**30 Books in 30 Days**
Book 26/30
Ugh, why you gotta ruin a good thing, John and Rob?* Ugh. I don’t know what to think about this series now. I sort of have whiplash. Since I have Vols. 3-5 checked out from the library right now I’ll probably keep going, but with a warier eye now. Ugh.
*The writer and artist, respectively. Who, for context, are both white.
So basically there are two things ruining my enjoyment here, and I almost two-starred this, but I want to see what happens and if the series course corrects. And both these dudes are to blame, in my opinion. The first volume had this satirical lens that seemed to say that it didn’t approve of the characters much, so I was able to just let the bad behavior and grossness of some characters go, but here it seems like the narrative voice, or whatever, condones the bad behavior? It’s hard to explain. Mostly it’s to do with the way that Tony’s partner John Colby (now a cyborg after the butcher’s knife to his face in the first volume maimed him) is a bigot. I think? This is why I’m torn. He uses racial and sexual orientation slurs (the f-word, for one), and says to Tony he doesn’t want to get in the car with an Asian driver, but then Tony laughs like he knows it’s not serious? It’s weird. I couldn’t decide what the story wanted me to think about either of them. Also, after using the f-word (not fuck! that word is great) it is then implied (er, heavily) that John is queer himself. So . . . I’m just disturbed and confused and feel like the story isn’t telling me how I should feel about any of it.

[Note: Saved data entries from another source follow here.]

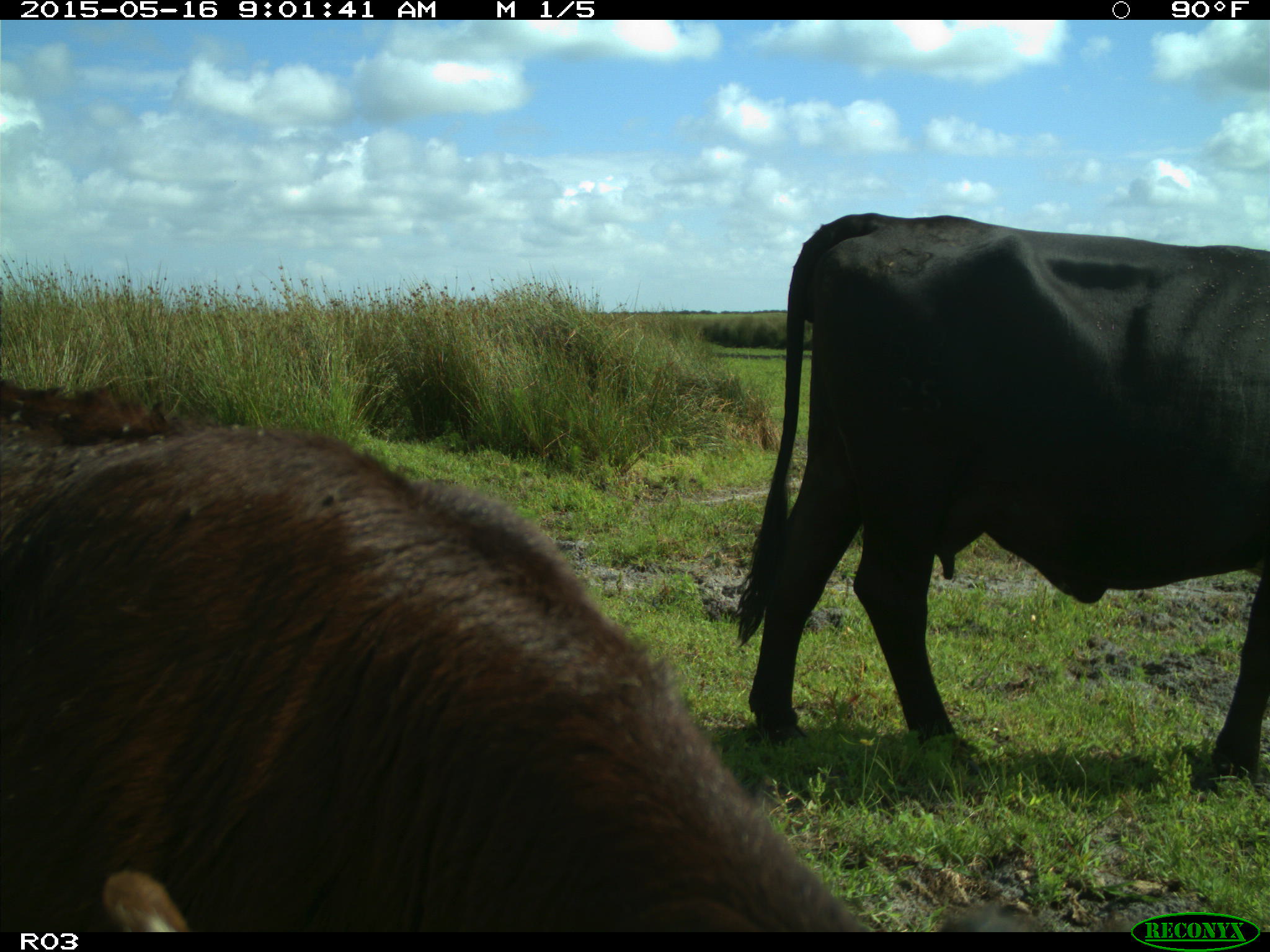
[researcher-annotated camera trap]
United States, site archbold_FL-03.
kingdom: Animalia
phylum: Chordata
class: Mammalia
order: Artiodactyla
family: Bovidae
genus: Bos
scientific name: Bos taurus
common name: domestic cow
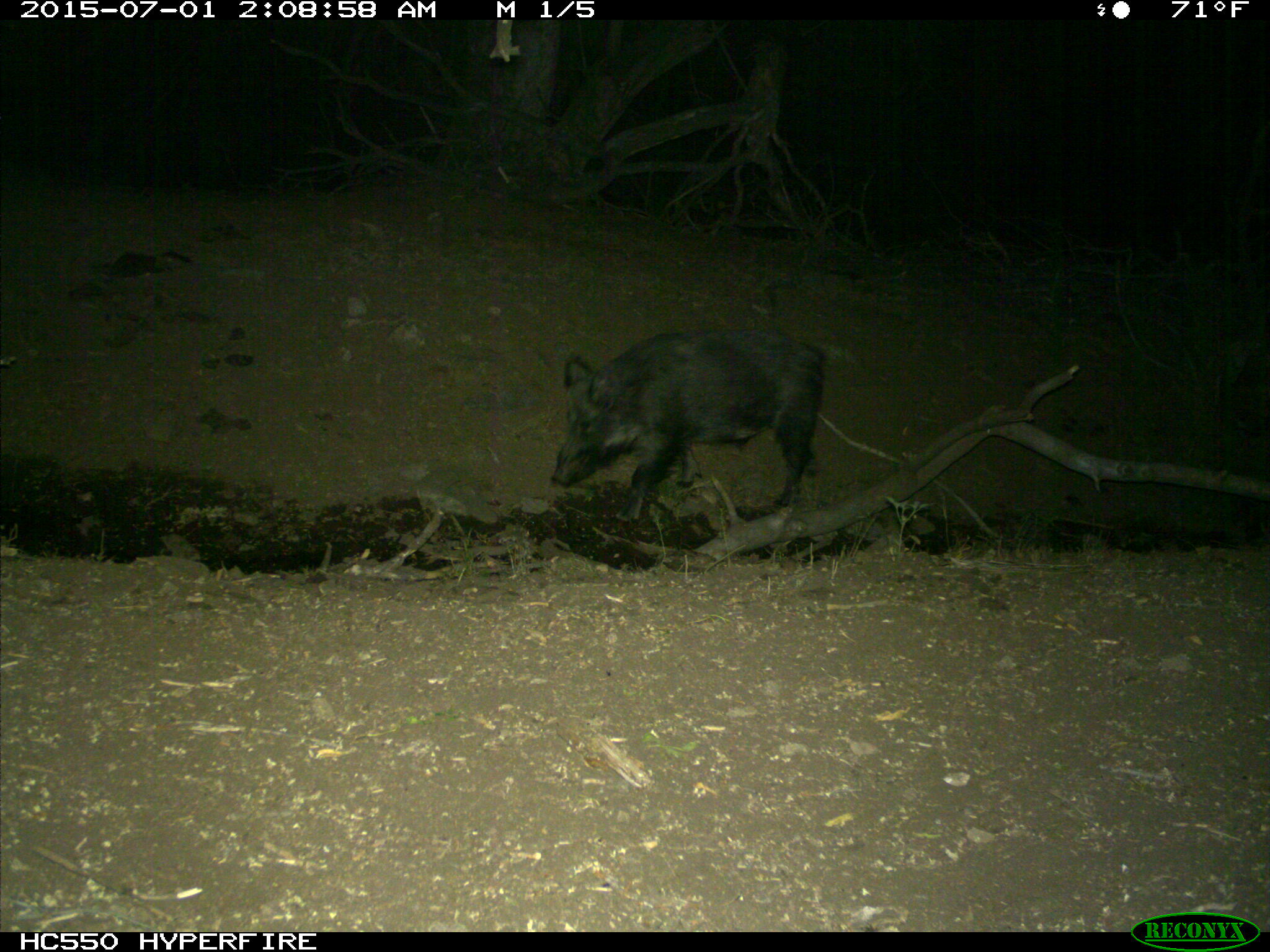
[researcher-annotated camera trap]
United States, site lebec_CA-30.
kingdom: Animalia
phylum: Chordata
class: Mammalia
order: Artiodactyla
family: Suidae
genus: Sus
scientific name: Sus scrofa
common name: wild boar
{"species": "Sus scrofa (wild boar)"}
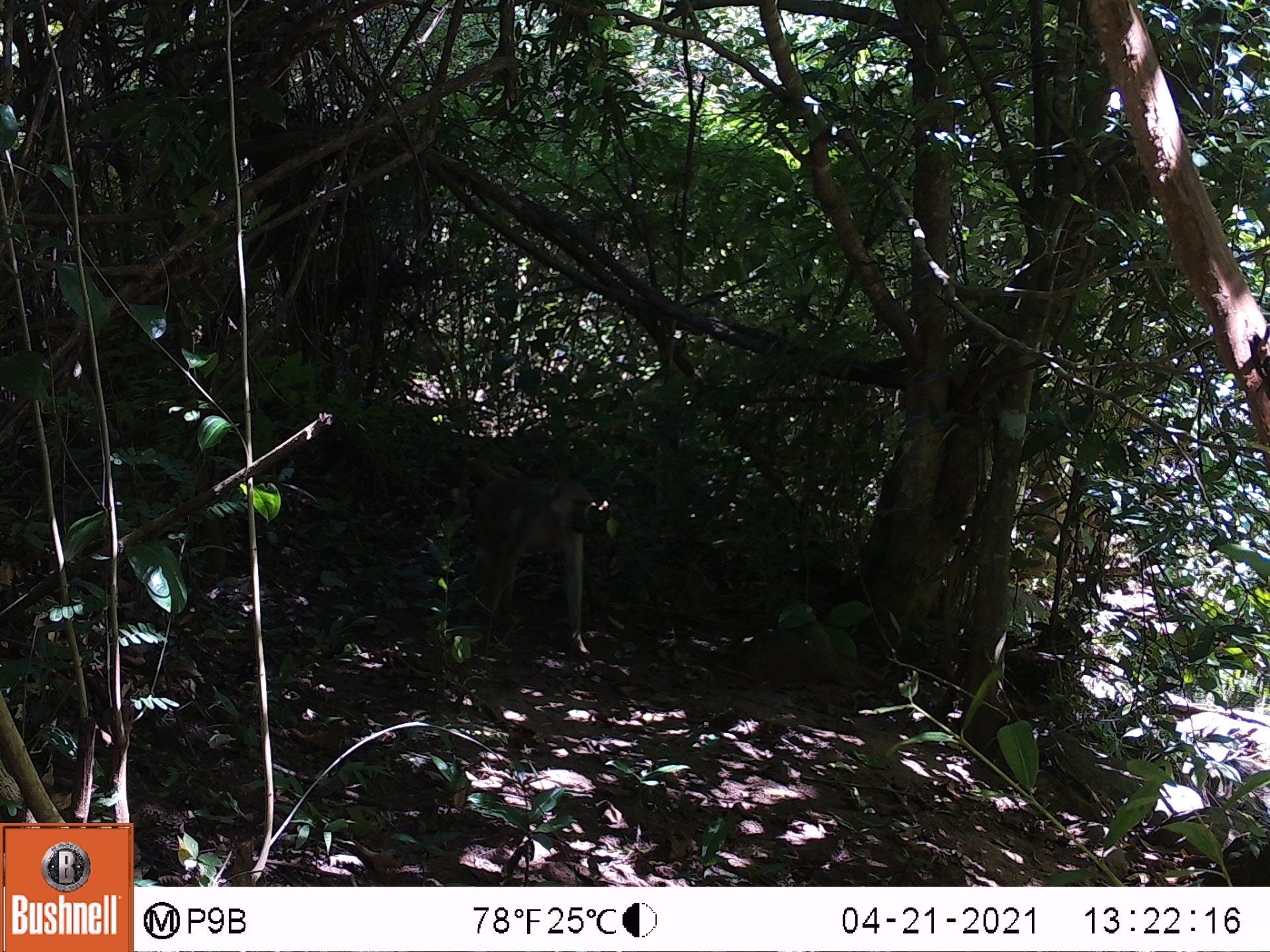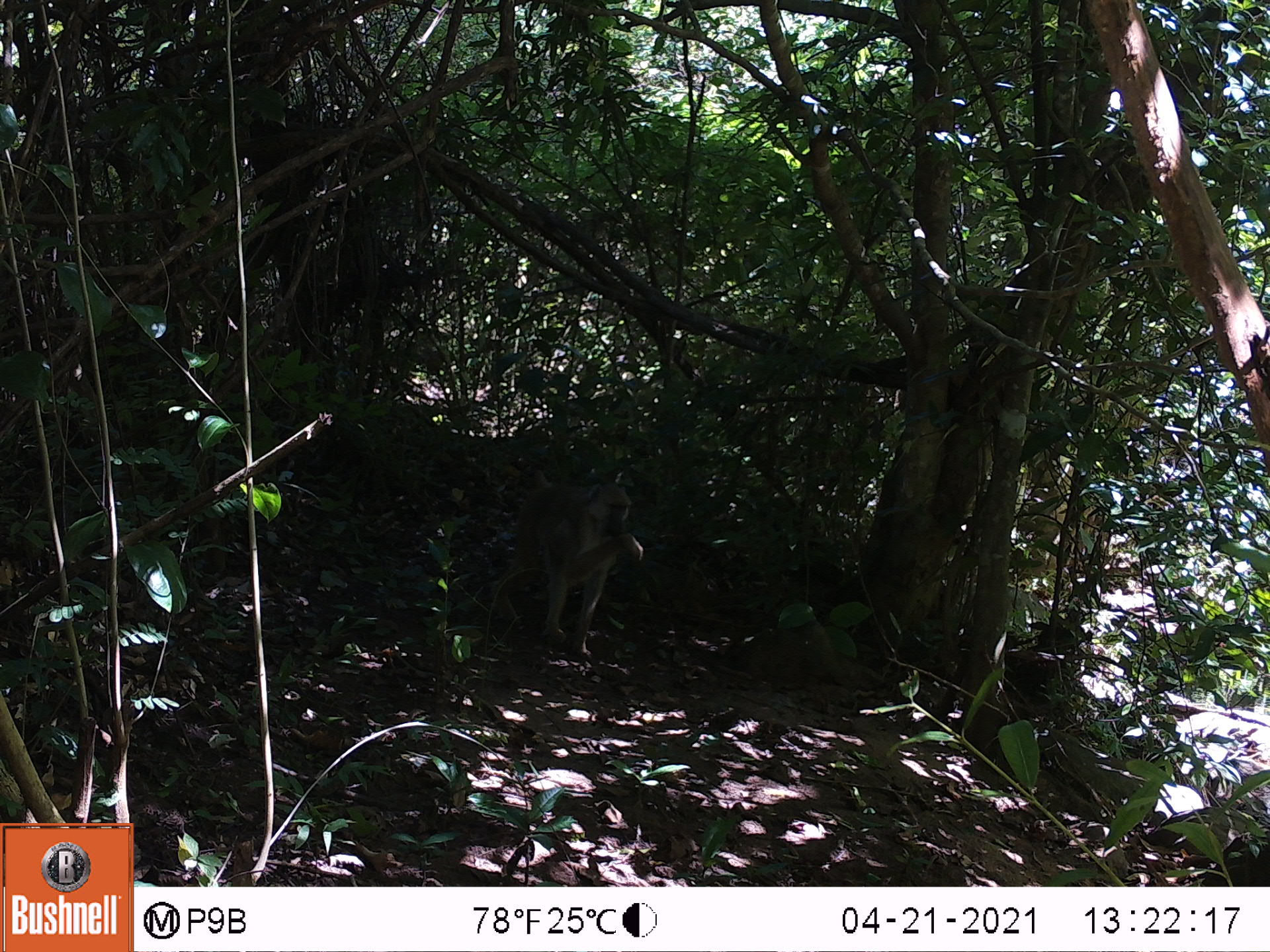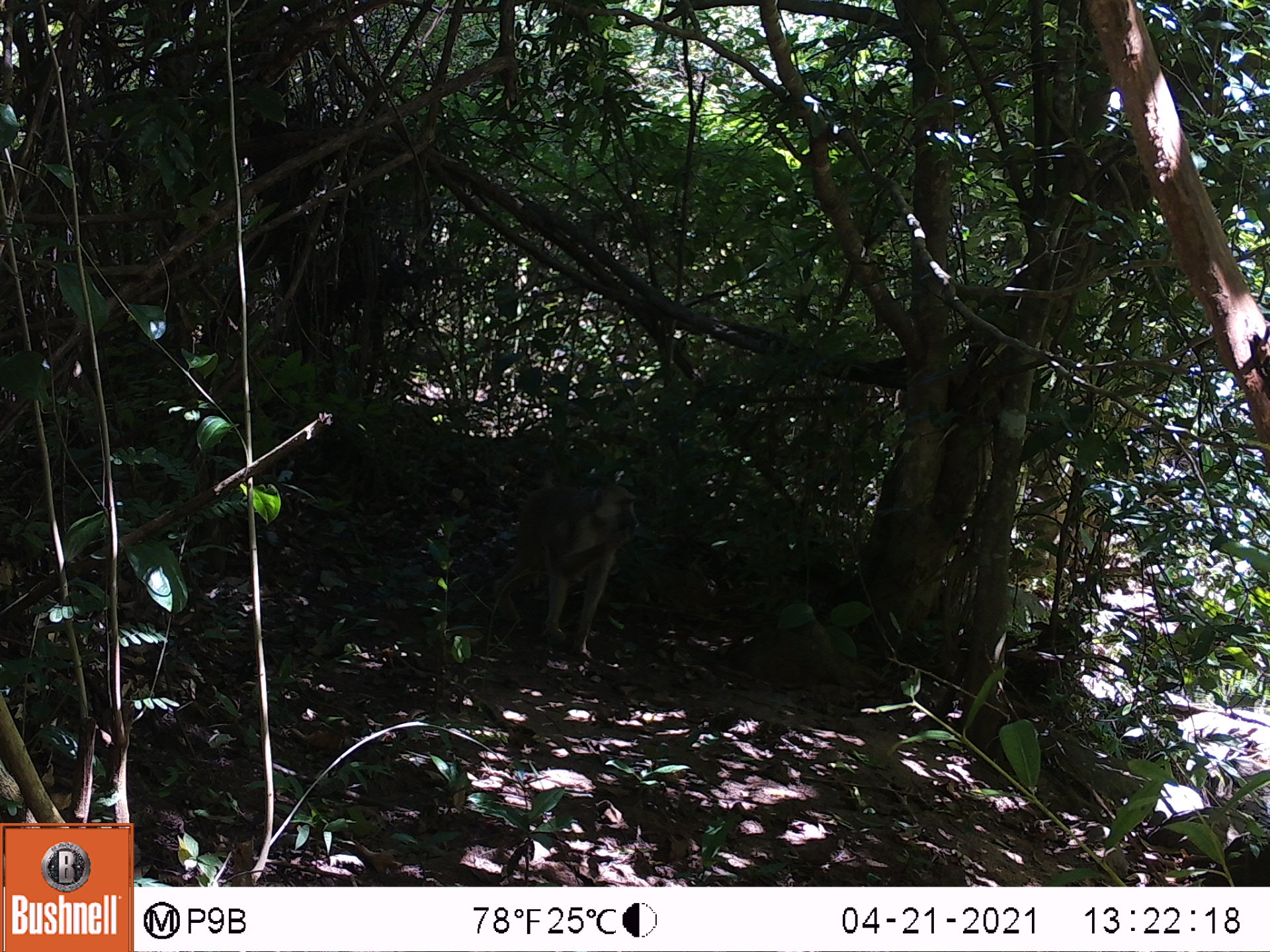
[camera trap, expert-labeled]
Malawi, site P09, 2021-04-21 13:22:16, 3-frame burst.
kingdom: Animalia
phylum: Chordata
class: Mammalia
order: Primates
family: Cercopithecidae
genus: Papio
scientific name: Papio cynocephalus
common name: yellow baboon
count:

As for the art, a lot of the characters have this quirky, caricature-like style that I appreciate, but some of them verge on the limit of bigotry. They make me uncomfortable. The chef on a fictional island, who is wrapped up in a scheme to export alien fruit that tastes like chicken was one of them.
And this one, an USDA agent named Lin Sae Woo, who looks like this:


Get the fuck out of here, Rob Guillory, what the fuck are you doing? Why are only some characters getting to look like humans and others like subhumans with weird legs and offensively large boobs? And there’s this character I really liked later in the book who is later portrayed as being too large for her clothes, with the buttons straining on her shirt, implying she’s either too fat or too slobbish. I didn’t like it either way. Again, what am I to make of all of this? I don’t know, and I don’t like it.
I still like how gross and weird the comic is as a whole, but I wish the creators would let me know one way or the other if they are shitheads so I can either keep going with a clear conscience or abandon the series entirely.
Has anyone else read this and do you have thoughts on these matters?